There are many ways to get hydrogen. The most common method currently in use is, as you said, to extract it from natural oil.
The second most common method is, as mentioned, electrolysis. Electrolysis will take more energy to separate them than you will get back from recombining them. Electrolysis is the exact opposite of what a fuel cell does, since NO process is 100% efficient, you always lose something in the conversion. If it were 100% efficient, you could use the electricity from the fuel cell to power electrolysis and keep combining/splitting water forever....but it's not 100% efficient, so you waste energy in there. Of course using electricity is the "cleaner" approach....yeah right, most of the electricity comes from natural gas or coal burning power plants....or maybe even nuclear....or hydro.....tell me all those are environmentally friendly! They all suck.

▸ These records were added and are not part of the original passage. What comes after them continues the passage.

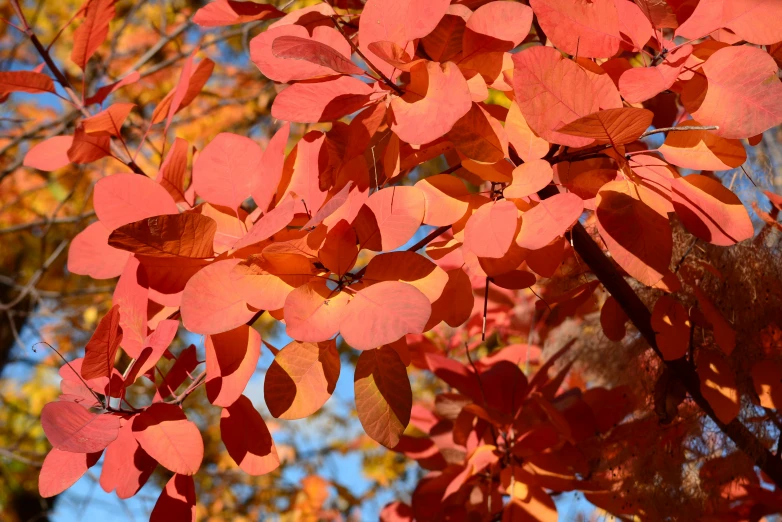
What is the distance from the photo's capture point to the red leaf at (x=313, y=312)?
1.42 feet

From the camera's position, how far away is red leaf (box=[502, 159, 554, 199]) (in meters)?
0.46

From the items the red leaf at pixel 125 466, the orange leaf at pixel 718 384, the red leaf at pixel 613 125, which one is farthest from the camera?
the orange leaf at pixel 718 384

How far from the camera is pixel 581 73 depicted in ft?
1.46

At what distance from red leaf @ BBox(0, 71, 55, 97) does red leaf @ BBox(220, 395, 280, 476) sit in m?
0.41

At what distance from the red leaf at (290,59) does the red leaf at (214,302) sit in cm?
15

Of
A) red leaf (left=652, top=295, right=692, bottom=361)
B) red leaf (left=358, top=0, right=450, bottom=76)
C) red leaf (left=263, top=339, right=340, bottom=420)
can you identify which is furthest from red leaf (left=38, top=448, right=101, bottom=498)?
red leaf (left=652, top=295, right=692, bottom=361)

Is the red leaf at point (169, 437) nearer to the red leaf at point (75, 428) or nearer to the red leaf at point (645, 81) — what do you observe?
the red leaf at point (75, 428)

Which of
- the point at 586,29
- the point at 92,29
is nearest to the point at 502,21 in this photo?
the point at 586,29

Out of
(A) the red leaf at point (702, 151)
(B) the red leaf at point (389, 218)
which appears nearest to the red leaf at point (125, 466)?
(B) the red leaf at point (389, 218)

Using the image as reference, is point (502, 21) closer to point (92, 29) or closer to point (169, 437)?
point (169, 437)

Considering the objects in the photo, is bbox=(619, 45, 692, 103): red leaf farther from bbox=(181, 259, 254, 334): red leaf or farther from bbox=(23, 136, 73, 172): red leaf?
bbox=(23, 136, 73, 172): red leaf

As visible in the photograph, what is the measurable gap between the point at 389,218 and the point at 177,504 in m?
0.28

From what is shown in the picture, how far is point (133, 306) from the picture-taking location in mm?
532

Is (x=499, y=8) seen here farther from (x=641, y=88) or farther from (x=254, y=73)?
(x=254, y=73)
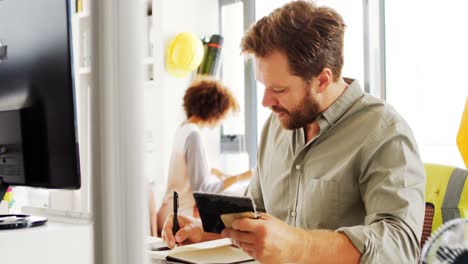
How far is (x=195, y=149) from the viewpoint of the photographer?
3332mm

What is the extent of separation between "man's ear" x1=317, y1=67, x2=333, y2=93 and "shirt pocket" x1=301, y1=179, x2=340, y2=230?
11.2 inches

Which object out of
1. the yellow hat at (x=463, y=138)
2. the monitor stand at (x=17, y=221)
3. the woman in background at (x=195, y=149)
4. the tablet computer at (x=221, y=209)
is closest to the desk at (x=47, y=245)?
the monitor stand at (x=17, y=221)

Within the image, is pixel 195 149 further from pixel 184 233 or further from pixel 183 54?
pixel 184 233

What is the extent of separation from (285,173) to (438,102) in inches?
72.2

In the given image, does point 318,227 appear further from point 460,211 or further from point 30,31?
point 30,31

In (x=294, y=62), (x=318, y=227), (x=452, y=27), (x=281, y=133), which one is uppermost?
(x=452, y=27)

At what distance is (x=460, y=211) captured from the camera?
1473 millimetres

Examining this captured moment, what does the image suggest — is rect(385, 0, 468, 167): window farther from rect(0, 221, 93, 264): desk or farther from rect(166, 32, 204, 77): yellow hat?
rect(0, 221, 93, 264): desk

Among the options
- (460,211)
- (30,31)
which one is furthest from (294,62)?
(30,31)

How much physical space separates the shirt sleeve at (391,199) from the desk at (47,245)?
65 cm

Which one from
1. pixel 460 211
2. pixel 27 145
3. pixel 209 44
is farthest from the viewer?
pixel 209 44

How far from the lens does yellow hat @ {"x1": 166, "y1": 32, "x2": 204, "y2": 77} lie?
4.09 metres

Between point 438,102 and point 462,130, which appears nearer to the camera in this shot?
point 462,130

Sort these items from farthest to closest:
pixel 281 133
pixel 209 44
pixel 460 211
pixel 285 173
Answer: pixel 209 44 < pixel 281 133 < pixel 285 173 < pixel 460 211
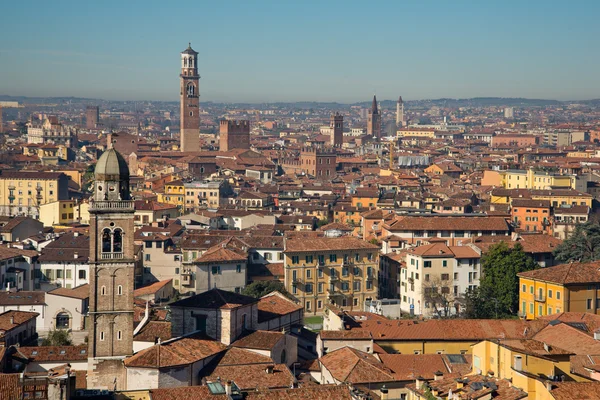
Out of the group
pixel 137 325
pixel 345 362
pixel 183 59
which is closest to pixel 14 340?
pixel 137 325

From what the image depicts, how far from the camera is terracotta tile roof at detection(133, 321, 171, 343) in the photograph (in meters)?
29.7

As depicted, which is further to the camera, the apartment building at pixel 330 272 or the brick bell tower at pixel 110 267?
the apartment building at pixel 330 272

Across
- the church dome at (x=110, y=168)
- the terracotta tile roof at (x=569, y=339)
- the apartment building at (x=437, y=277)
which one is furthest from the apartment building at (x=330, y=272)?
the church dome at (x=110, y=168)

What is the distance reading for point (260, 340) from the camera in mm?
29250

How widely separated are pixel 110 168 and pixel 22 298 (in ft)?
41.0

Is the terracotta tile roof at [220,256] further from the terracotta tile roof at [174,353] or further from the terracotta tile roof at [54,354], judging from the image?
the terracotta tile roof at [174,353]

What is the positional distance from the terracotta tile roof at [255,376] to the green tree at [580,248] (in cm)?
2300

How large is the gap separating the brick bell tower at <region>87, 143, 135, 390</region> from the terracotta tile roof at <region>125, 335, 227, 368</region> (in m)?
0.74

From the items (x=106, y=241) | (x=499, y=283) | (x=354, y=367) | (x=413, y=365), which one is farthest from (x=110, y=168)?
(x=499, y=283)

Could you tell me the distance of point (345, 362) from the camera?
27.7m

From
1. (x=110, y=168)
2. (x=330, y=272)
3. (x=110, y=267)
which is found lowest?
(x=330, y=272)

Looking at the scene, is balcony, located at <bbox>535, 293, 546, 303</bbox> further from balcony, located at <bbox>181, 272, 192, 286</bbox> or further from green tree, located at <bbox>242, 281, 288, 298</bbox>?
balcony, located at <bbox>181, 272, 192, 286</bbox>

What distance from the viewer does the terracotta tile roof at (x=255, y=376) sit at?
2617 cm

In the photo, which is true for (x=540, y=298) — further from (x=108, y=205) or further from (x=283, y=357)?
(x=108, y=205)
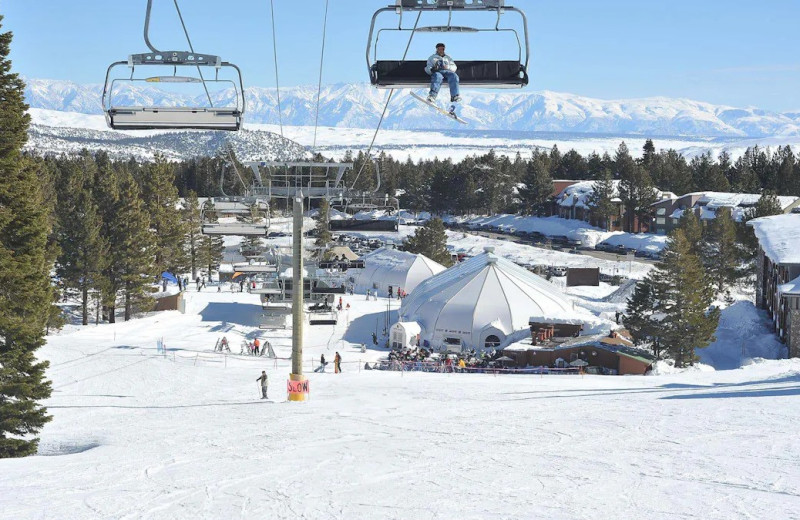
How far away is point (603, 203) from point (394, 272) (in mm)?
40427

But there is lots of research going on in this field. One promising "technology" is to use an algae. There is an algae (maybe more than one, I'm not sure) that processes water and naturally releases hydrogen as a byproduct. Harnessing their power would be an environmentally friendly method assuming they don't have any bad byproducts. The problem with this is that they haven't managed to get a system stable or large enough for any industrial production yet, but it's research in the works.
Another "clean" way of doing it is to use solar power to provide energy for electrolysis. There are cleaner and less clean ways of doing this, but a lot of it comes down to whether you can produce it on a large enough scale and do it cheaply enough to make it practical.....time will tell.